▽

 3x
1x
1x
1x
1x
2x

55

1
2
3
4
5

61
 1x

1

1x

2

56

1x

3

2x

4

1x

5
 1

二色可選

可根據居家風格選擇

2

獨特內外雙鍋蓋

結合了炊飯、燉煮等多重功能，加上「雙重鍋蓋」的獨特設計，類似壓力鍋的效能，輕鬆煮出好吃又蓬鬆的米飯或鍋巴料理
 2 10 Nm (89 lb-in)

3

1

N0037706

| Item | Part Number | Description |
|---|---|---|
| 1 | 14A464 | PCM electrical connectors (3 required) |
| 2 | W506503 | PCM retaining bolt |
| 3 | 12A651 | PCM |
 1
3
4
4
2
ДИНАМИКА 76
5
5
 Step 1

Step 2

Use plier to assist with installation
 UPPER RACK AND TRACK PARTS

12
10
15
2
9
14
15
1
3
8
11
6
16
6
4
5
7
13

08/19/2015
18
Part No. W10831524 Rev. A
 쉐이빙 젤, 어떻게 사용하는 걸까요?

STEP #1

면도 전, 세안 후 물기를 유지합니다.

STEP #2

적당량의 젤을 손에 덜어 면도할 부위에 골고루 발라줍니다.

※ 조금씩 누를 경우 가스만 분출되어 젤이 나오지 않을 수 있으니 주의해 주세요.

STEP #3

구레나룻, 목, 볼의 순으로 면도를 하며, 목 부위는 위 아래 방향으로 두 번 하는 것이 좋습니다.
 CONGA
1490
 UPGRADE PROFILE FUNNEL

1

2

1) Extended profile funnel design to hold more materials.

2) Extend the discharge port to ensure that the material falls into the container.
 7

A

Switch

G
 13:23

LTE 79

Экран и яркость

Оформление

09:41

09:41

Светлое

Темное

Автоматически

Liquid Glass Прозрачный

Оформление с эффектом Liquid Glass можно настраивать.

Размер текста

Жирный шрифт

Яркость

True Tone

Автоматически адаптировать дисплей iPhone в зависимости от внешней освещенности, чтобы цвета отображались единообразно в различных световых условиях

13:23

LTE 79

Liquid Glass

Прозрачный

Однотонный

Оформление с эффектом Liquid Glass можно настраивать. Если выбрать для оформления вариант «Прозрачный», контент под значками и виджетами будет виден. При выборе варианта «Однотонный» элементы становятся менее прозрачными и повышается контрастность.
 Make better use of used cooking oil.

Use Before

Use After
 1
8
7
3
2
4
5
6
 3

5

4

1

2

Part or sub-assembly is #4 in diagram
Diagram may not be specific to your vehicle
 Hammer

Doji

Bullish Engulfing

△

**ACTIVITY:** Word for word, reproduce every record shown above.

**ANSWER:**
 3x
1x
1x
1x
1x
2x

55

1
2
3
4
5

61
 1x

1

1x

2

56

1x

3

2x

4

1x

5
 1

二色可選

可根據居家風格選擇

2

獨特內外雙鍋蓋

結合了炊飯、燉煮等多重功能，加上「雙重鍋蓋」的獨特設計，類似壓力鍋的效能，輕鬆煮出好吃又蓬鬆的米飯或鍋巴料理
 2 10 Nm (89 lb-in)

3

1

N0037706

| Item | Part Number | Description |
|---|---|---|
| 1 | 14A464 | PCM electrical connectors (3 required) |
| 2 | W506503 | PCM retaining bolt |
| 3 | 12A651 | PCM |
 1
3
4
4
2
ДИНАМИКА 76
5
5
 Step 1

Step 2

Use plier to assist with installation
 UPPER RACK AND TRACK PARTS

12
10
15
2
9
14
15
1
3
8
11
6
16
6
4
5
7
13

08/19/2015
18
Part No. W10831524 Rev. A
 쉐이빙 젤, 어떻게 사용하는 걸까요?

STEP #1

면도 전, 세안 후 물기를 유지합니다.

STEP #2

적당량의 젤을 손에 덜어 면도할 부위에 골고루 발라줍니다.

※ 조금씩 누를 경우 가스만 분출되어 젤이 나오지 않을 수 있으니 주의해 주세요.

STEP #3

구레나룻, 목, 볼의 순으로 면도를 하며, 목 부위는 위 아래 방향으로 두 번 하는 것이 좋습니다.
 CONGA
1490
 UPGRADE PROFILE FUNNEL

1

2

1) Extended profile funnel design to hold more materials.

2) Extend the discharge port to ensure that the material falls into the container.
 7

A

Switch

G
 13:23

LTE 79

Экран и яркость

Оформление

09:41

09:41

Светлое

Темное

Автоматически

Liquid Glass Прозрачный

Оформление с эффектом Liquid Glass можно настраивать.

Размер текста

Жирный шрифт

Яркость

True Tone

Автоматически адаптировать дисплей iPhone в зависимости от внешней освещенности, чтобы цвета отображались единообразно в различных световых условиях

13:23

LTE 79

Liquid Glass

Прозрачный

Однотонный

Оформление с эффектом Liquid Glass можно настраивать. Если выбрать для оформления вариант «Прозрачный», контент под значками и виджетами будет виден. При выборе варианта «Однотонный» элементы становятся менее прозрачными и повышается контрастность.
 Make better use of used cooking oil.

Use Before

Use After
 1
8
7
3
2
4
5
6
 3

5

4

1

2

Part or sub-assembly is #4 in diagram
Diagram may not be specific to your vehicle
 Hammer

Doji

Bullish Engulfing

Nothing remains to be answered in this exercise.